Prions are proteins that can adopt self-perpetuating conformations and are traditionally regarded as etiological agents of infectious neurodegenerative diseases in humans, such as Creutzfeldt-Jakob disease, kuru, and transmissible encephalopathies. More recently, a growing consensus has emerged that prion-like, self-templating mechanisms also underlie a variety of neurodegenerative disorders, including amyotrophic lateral sclerosis, Alzheimer's disease, and Huntington's disease. Perhaps most surprising, not all prion-like aggregates are associated with pathological changes. There are now several examples of prion-like proteins in mammals that serve positive biological functions in their aggregated state. In this review, we discuss functional prions in the nervous system, with particular emphasis on the cytoplasmic polyadenylation element-binding protein (CPEB) and the role of its prion-like aggregates in synaptic plasticity and memory. We also mention a more recent example of a functional prion-like protein in the brain, TIA-1, and its role during stress. These studies of functional prion-like proteins have provided a number of generalizable insights on how prion-based protein switches may operate to serve physiological functions in higher eukaryotes.
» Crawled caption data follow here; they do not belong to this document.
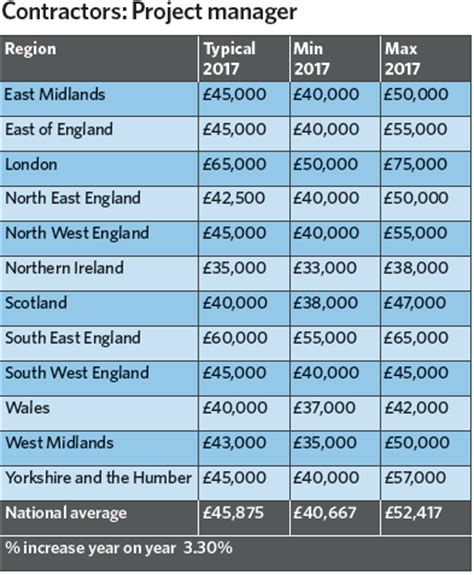 Cad Careers Salaries by Building Services Salary Survey 2017 Cibse Journal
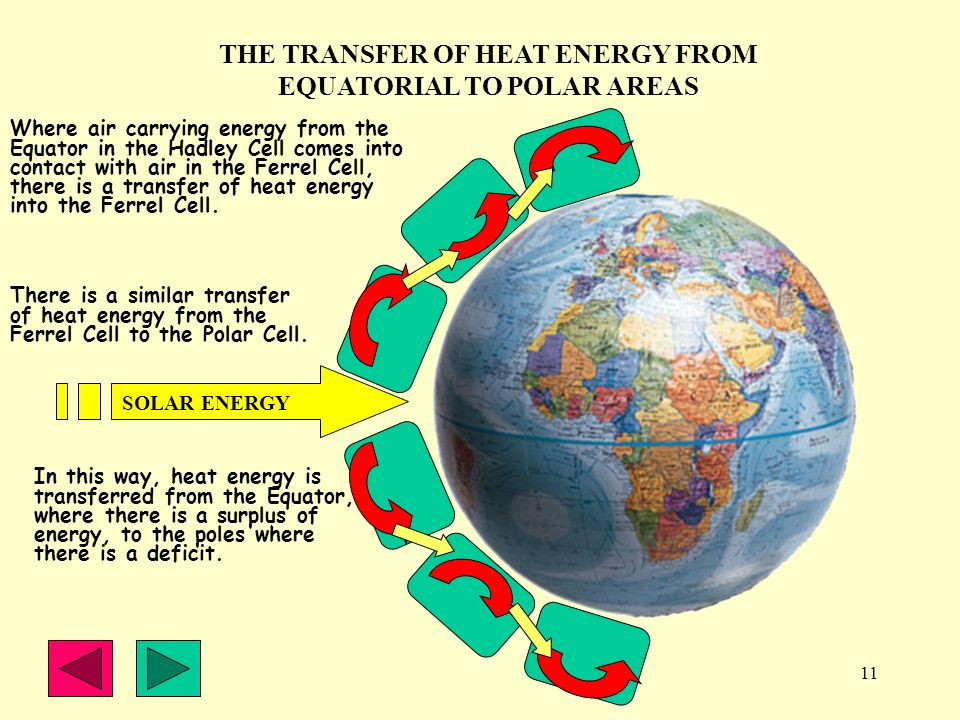 THE TRANSFER OF HEAT ENERGY FROM EQUATORIAL TO POLAR AREAS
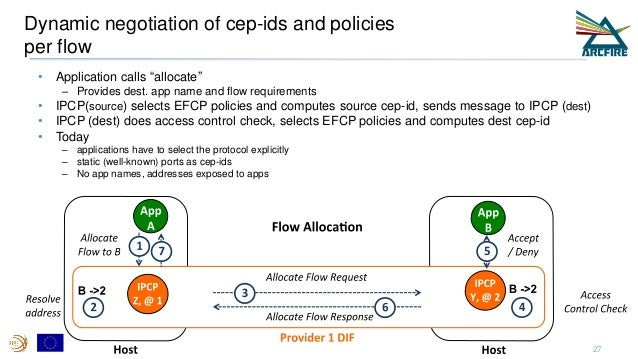 """Dynamic negotiation of cep-ids and policies per flow • Application calls """"allocate"""" – Provides dest. app name and flow req..."""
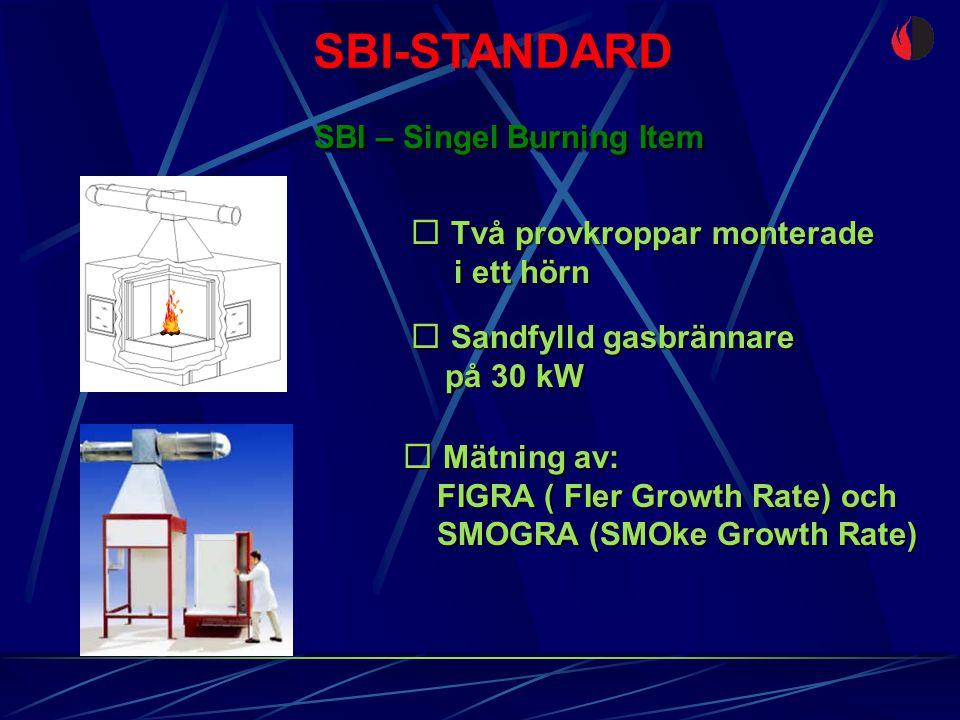 SBI-STANDARD SBI – Singel Burning Item  Två provkroppar monterade i ett hörn i ett hörn  Sandfylld gasbrännare på 30 kW på 30 kW  Mätning av: FIGRA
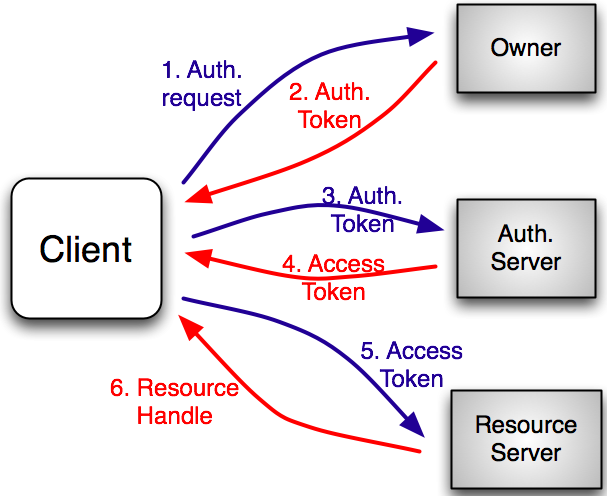 Indi token java implementation - Pain in the back of thigh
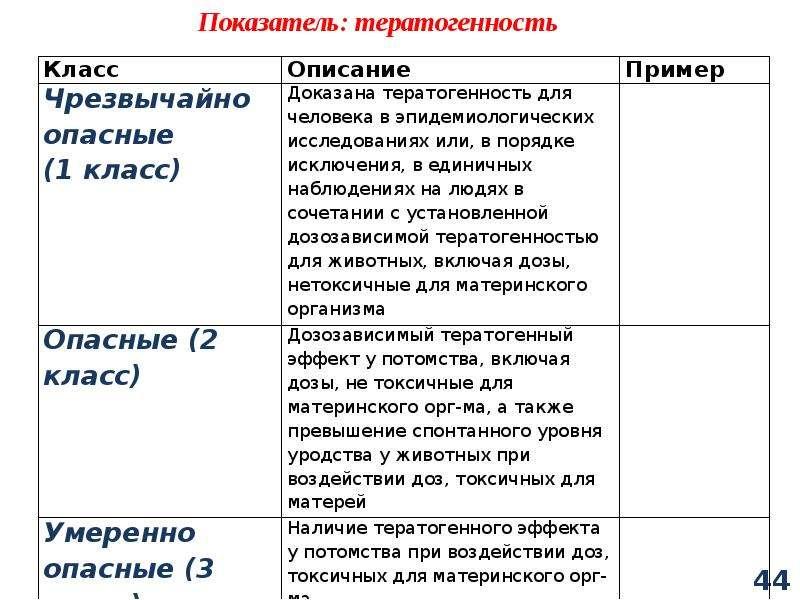 Классификация химических веществ, слайд 44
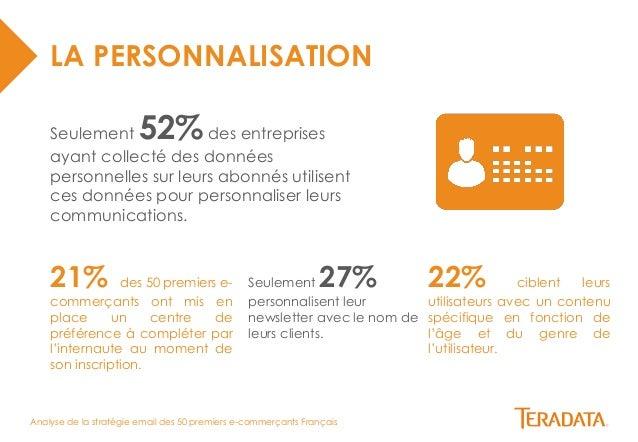 Analyse de la stratégie email des 50 premiers e-commerçants Français  LA PERSONNALISATION  21% des 50 premiers e-commerçan...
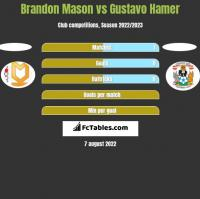 Brandon Mason vs Gustavo Hamer h2h player stats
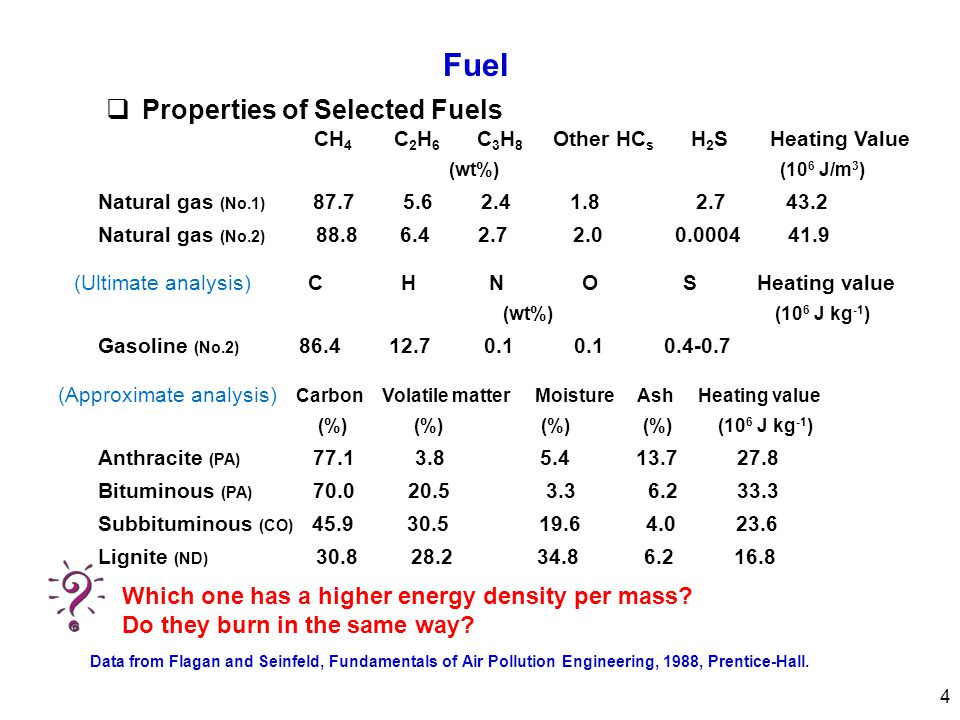 Fuel  Properties of Selected Fuels CH 4 C 2 H 6 C 3 H 8 Other HC s H 2 S Heating Value (wt%) (10 6 J/m 3 ) Natural gas (No.1) 87.7 5.6 2.4 1.8 2.7 43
朊病毒是一种能够呈现自我延续构象的蛋白质,传统上被视为人类传染性神经退行性疾病的病原体,如克雅氏病、库鲁病和传染性脑病。最近,越来越多的人达成共识,即朊病毒样的自我模板机制也是多种神经退行性疾病的基础,包括肌萎缩侧索硬化症、阿尔茨海默病和亨廷顿舞蹈症。也许最令人惊讶的是,并非所有朊病毒样聚集体都与病理变化相关。现在有几个哺乳动物中朊病毒样蛋白质的例子,它们在聚集状态下起积极的生物学功能。在这篇综述中,我们讨论神经系统中的功能性朊病毒,特别强调细胞质聚腺苷酸化元件结合蛋白(CPEB)及其朊病毒样聚集体在突触可塑性和记忆中的作用。我们还提到了大脑中一种功能性朊病毒样蛋白质TIA-1的最新例子及其在应激过程中的作用。这些对功能性朊病毒样蛋白质的研究为基于朊病毒的蛋白质开关如何在高等真核生物中发挥生理功能提供了许多可推广的见解。